▶ **WHAT IS EXPECTED**
Copy verbatim the lines of the listing below, starting at its first line and ending with the line containing "5. the statue head at crop(52, 39, 62, 48)", both included.

====== PROVIDED RECORDS

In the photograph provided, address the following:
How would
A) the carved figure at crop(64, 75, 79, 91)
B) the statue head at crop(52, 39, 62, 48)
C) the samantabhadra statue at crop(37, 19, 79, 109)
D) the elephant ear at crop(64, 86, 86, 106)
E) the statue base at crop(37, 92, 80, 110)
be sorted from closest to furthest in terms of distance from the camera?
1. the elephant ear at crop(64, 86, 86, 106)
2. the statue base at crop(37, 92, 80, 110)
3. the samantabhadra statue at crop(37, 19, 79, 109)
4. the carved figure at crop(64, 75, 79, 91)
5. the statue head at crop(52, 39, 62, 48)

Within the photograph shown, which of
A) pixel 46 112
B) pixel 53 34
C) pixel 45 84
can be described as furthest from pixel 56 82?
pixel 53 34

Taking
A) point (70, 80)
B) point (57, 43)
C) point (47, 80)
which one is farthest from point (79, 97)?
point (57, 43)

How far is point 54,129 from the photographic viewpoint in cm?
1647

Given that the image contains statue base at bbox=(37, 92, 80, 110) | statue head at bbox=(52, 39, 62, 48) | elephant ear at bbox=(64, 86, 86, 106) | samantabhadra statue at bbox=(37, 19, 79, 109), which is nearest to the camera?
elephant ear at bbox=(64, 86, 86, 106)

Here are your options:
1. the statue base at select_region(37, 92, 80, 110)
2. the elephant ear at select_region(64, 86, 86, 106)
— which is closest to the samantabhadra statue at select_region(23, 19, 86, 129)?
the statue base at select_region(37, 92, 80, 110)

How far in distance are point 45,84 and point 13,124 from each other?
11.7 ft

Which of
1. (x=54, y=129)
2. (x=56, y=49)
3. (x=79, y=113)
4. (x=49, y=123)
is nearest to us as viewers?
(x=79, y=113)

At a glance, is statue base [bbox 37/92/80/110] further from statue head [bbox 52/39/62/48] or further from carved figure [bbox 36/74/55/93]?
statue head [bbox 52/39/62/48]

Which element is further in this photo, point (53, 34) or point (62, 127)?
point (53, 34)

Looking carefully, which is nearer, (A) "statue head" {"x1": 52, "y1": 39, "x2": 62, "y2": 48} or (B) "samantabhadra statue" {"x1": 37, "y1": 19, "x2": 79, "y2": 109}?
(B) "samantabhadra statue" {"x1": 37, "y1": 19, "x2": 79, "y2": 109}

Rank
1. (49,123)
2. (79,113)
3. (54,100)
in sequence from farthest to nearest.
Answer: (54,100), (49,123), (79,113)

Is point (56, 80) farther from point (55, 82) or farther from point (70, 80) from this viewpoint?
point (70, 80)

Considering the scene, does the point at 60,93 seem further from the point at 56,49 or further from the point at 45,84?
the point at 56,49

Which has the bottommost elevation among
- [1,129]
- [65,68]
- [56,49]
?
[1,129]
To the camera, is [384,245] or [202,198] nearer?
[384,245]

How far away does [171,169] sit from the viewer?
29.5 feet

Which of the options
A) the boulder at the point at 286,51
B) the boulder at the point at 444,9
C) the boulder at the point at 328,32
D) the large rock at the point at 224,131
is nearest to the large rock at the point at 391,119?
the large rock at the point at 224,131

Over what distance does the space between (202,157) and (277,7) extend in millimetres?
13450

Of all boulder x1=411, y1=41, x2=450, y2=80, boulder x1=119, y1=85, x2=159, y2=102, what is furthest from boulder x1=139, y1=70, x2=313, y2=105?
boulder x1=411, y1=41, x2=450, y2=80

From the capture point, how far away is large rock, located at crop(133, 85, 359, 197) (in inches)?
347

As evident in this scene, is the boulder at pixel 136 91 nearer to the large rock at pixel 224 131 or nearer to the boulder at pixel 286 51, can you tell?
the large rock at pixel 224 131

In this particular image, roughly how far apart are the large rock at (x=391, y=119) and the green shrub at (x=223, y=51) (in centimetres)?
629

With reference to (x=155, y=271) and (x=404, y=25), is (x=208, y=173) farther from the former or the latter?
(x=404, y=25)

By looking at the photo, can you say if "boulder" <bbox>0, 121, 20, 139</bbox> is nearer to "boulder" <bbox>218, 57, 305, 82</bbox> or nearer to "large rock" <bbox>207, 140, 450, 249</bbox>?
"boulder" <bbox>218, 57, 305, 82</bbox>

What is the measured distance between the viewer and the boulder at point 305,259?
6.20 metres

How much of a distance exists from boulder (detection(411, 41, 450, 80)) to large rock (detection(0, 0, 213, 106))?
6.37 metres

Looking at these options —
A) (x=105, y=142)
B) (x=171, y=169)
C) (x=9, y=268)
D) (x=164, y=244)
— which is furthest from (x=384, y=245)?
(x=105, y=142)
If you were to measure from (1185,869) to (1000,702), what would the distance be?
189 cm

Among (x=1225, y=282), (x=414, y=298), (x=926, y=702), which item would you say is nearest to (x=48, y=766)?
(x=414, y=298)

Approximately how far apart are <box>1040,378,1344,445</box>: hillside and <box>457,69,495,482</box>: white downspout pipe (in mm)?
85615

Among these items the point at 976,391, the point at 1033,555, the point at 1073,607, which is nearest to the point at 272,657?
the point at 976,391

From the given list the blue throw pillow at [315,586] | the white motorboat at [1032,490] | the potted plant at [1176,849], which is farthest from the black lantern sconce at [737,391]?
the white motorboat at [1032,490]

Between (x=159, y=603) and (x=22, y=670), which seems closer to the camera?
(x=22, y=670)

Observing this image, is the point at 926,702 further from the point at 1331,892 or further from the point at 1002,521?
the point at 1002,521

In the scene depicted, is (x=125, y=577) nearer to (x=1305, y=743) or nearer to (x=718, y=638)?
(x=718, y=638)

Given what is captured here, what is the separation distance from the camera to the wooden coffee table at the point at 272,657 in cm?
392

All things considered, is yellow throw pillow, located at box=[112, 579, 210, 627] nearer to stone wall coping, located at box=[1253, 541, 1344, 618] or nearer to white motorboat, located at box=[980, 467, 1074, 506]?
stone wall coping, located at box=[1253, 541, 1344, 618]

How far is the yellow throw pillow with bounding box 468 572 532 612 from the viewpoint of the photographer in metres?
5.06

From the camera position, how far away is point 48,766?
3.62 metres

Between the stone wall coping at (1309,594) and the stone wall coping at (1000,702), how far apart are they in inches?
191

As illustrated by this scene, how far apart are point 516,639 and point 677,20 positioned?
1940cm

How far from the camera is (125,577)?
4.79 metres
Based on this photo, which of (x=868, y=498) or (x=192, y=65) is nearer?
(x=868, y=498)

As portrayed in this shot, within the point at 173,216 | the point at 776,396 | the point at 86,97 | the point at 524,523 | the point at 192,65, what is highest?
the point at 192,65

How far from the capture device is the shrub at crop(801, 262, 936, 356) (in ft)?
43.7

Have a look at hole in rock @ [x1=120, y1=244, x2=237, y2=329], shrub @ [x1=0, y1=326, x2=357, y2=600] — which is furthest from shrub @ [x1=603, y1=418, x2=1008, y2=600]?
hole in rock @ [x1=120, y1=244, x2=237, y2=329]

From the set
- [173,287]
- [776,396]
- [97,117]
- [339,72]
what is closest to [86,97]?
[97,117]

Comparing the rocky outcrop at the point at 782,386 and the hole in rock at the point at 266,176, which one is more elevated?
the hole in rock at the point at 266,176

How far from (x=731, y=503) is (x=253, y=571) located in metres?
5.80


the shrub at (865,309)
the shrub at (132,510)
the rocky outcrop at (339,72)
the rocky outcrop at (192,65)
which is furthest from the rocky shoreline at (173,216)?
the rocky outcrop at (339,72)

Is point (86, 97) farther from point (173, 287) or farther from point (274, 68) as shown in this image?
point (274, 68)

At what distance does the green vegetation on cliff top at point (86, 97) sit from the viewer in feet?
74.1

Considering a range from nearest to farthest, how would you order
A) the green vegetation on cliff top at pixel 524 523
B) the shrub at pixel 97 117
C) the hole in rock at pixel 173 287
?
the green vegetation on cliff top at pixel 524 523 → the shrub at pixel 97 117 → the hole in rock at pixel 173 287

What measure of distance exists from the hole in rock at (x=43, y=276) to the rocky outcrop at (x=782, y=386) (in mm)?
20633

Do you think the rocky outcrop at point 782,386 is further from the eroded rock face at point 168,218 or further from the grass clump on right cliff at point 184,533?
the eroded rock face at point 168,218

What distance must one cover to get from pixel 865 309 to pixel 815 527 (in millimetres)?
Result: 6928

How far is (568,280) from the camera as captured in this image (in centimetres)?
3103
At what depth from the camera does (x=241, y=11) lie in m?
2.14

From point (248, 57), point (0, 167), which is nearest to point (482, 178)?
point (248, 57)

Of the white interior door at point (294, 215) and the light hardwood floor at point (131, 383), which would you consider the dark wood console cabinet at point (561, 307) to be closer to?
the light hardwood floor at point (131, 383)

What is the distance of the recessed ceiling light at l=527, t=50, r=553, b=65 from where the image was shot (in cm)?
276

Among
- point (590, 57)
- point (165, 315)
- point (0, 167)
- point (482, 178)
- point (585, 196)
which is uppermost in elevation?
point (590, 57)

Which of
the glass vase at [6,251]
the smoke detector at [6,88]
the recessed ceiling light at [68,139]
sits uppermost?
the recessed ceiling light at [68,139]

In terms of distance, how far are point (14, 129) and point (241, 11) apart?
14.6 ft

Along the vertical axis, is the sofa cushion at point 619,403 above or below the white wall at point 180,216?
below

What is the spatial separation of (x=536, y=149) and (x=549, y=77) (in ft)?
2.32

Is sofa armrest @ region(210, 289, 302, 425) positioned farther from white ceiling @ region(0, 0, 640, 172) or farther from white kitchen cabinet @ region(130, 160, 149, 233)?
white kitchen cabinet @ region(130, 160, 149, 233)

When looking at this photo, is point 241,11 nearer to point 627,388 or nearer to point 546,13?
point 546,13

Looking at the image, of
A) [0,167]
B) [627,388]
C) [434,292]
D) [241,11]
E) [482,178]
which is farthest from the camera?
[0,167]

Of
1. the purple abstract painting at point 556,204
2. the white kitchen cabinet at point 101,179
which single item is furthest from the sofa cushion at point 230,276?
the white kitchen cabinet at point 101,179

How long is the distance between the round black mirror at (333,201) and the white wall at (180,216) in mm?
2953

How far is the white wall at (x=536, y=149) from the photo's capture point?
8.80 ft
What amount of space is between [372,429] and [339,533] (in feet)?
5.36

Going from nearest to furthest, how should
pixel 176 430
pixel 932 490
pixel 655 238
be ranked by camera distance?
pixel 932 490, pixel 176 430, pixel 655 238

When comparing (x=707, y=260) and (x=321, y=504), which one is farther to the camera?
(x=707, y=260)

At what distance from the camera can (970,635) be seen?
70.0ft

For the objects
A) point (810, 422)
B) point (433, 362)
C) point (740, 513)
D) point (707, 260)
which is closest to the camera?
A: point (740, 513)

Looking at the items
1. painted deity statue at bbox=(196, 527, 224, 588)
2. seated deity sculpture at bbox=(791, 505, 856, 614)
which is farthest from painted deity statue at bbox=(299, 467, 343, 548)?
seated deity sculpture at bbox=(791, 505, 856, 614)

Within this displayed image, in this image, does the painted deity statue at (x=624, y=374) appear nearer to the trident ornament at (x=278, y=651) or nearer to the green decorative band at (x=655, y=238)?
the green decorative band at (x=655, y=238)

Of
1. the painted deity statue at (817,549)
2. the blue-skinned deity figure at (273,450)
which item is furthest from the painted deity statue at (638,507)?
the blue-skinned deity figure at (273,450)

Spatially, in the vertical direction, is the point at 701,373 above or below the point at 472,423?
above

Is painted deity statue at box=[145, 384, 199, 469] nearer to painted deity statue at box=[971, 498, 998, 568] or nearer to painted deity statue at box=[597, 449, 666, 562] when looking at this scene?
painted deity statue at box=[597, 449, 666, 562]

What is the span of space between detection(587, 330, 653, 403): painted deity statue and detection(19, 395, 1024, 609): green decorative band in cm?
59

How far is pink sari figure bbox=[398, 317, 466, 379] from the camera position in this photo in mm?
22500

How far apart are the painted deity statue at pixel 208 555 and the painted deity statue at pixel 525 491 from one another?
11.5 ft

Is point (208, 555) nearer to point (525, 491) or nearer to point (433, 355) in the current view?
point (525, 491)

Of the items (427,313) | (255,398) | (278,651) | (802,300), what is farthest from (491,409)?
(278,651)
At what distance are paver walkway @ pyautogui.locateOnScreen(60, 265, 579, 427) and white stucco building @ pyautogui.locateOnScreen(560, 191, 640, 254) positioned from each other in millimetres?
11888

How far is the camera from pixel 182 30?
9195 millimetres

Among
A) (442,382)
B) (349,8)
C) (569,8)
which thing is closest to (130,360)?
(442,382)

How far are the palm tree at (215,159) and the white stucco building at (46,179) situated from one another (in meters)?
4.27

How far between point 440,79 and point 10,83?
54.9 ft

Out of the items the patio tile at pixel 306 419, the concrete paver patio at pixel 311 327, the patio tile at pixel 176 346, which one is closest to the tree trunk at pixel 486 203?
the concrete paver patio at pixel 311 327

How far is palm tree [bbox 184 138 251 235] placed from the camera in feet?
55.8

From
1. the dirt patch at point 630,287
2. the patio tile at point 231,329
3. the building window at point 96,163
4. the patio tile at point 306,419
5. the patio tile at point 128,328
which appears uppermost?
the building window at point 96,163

============

▶ **OUTPUT OF THE TASK**
In the photograph provided, address the following:
How would
A) the carved figure at crop(64, 75, 79, 91)
B) the statue head at crop(52, 39, 62, 48)
C) the samantabhadra statue at crop(37, 19, 79, 109)
D) the elephant ear at crop(64, 86, 86, 106)
E) the statue base at crop(37, 92, 80, 110)
be sorted from closest to furthest in terms of distance from the camera?
1. the elephant ear at crop(64, 86, 86, 106)
2. the statue base at crop(37, 92, 80, 110)
3. the samantabhadra statue at crop(37, 19, 79, 109)
4. the carved figure at crop(64, 75, 79, 91)
5. the statue head at crop(52, 39, 62, 48)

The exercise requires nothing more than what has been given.